[Recorded data]
#####

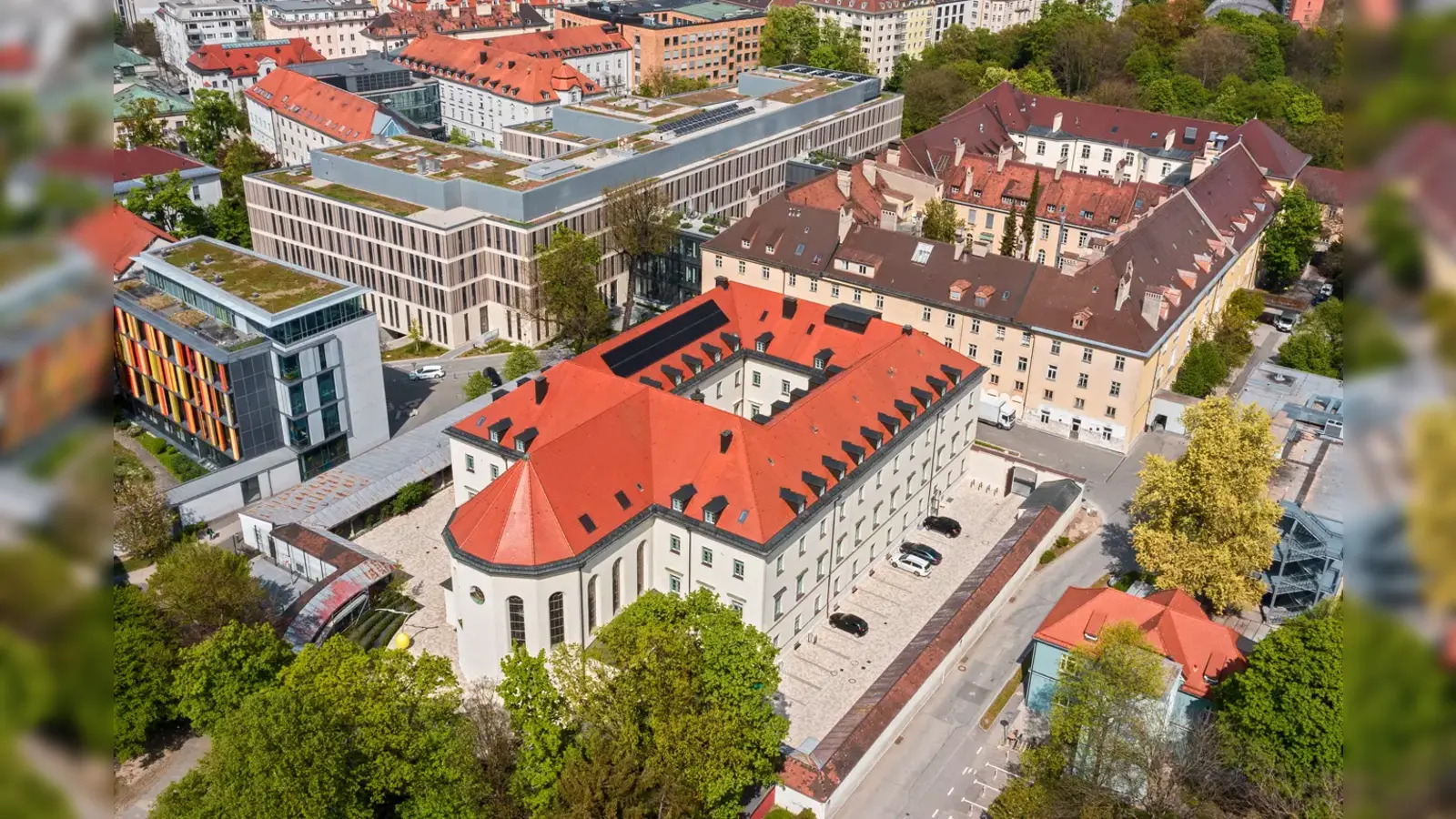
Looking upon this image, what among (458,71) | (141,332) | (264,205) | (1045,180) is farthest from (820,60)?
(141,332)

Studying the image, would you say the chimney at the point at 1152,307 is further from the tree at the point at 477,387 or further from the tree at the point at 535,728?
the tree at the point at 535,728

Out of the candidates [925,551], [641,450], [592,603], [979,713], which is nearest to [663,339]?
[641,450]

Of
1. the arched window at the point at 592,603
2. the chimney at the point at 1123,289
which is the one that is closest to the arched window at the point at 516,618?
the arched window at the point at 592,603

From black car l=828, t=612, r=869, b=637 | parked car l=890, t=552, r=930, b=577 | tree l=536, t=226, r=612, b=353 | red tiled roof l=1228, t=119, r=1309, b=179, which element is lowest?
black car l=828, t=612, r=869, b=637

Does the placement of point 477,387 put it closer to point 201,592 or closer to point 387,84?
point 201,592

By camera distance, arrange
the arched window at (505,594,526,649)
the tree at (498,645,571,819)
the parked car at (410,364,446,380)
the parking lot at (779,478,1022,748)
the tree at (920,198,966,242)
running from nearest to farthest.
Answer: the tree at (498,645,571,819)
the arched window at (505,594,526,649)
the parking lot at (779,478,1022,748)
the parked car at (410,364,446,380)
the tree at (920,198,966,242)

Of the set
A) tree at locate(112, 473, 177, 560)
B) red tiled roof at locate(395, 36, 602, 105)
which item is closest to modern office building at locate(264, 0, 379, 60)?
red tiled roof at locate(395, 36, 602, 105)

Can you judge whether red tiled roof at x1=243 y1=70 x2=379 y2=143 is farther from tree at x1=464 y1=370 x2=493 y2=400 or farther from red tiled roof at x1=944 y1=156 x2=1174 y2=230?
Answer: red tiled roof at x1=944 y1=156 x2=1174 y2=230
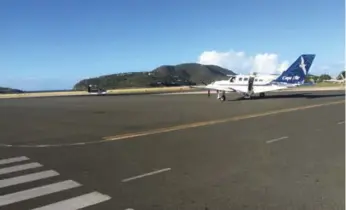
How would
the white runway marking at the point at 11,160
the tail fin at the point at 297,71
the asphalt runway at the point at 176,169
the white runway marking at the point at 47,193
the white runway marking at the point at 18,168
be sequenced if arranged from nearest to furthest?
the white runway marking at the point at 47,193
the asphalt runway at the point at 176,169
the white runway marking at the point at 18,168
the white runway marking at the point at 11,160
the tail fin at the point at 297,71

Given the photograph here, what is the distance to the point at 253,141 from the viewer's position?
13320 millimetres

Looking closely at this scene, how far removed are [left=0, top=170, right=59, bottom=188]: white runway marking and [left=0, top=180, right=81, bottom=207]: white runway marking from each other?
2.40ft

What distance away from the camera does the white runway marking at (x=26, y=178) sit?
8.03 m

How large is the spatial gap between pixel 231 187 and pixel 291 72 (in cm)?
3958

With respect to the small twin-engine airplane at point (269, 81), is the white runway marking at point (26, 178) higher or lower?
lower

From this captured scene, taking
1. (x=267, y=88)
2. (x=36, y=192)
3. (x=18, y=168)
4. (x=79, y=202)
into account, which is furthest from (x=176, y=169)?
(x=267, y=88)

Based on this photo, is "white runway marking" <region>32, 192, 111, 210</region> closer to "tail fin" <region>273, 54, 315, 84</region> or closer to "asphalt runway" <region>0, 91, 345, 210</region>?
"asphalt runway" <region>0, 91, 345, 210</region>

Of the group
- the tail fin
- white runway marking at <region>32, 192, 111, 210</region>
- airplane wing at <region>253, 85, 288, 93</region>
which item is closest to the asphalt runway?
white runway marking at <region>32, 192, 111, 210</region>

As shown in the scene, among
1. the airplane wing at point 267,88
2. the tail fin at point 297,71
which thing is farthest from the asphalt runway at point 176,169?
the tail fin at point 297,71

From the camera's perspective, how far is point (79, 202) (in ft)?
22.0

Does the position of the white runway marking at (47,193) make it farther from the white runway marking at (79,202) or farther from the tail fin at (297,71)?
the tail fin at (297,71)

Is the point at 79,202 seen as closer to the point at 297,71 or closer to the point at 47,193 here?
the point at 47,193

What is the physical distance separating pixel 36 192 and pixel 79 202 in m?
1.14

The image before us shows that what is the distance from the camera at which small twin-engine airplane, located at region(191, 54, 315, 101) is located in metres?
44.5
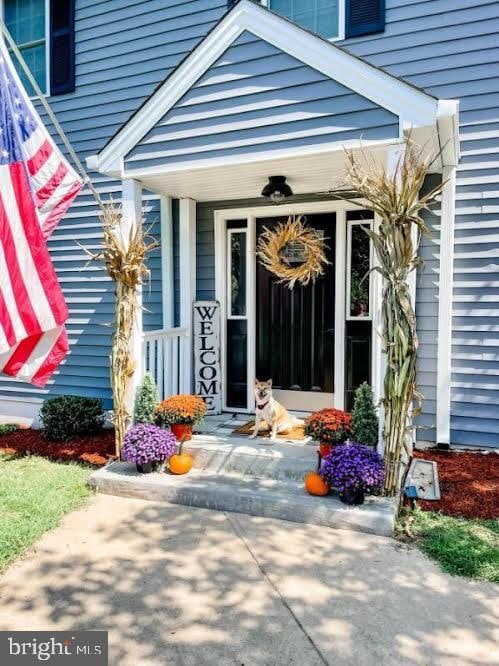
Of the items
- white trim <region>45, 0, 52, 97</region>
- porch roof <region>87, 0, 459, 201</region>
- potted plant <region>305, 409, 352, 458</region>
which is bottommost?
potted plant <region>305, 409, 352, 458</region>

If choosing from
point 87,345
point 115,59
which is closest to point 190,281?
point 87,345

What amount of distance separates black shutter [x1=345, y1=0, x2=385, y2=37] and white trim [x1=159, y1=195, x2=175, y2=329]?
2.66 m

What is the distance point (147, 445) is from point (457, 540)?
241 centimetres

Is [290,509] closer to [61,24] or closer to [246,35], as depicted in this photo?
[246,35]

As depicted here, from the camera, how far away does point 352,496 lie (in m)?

#####

Copy the stretch of the records from the line containing "Of the items" through the end of the records, exactly as it appears.

- Full response
Of the items
- white trim <region>45, 0, 52, 97</region>
- porch roof <region>87, 0, 459, 201</region>
- potted plant <region>305, 409, 352, 458</region>
which is bottommost?
potted plant <region>305, 409, 352, 458</region>

If choosing from
point 87,345
point 115,59
which is closest to point 190,281?
point 87,345

What amount of distance separates black shutter [x1=345, y1=0, x2=385, y2=37] and white trim [x1=159, y1=195, x2=175, y2=329]?
2.66 m

What is the distance point (147, 445) is from point (457, 540)?
241 centimetres

Is [290,509] closer to [61,24] or closer to [246,35], as depicted in this photo?
[246,35]

As depicted here, from the camera, how far away does point 352,496 lie (in m)?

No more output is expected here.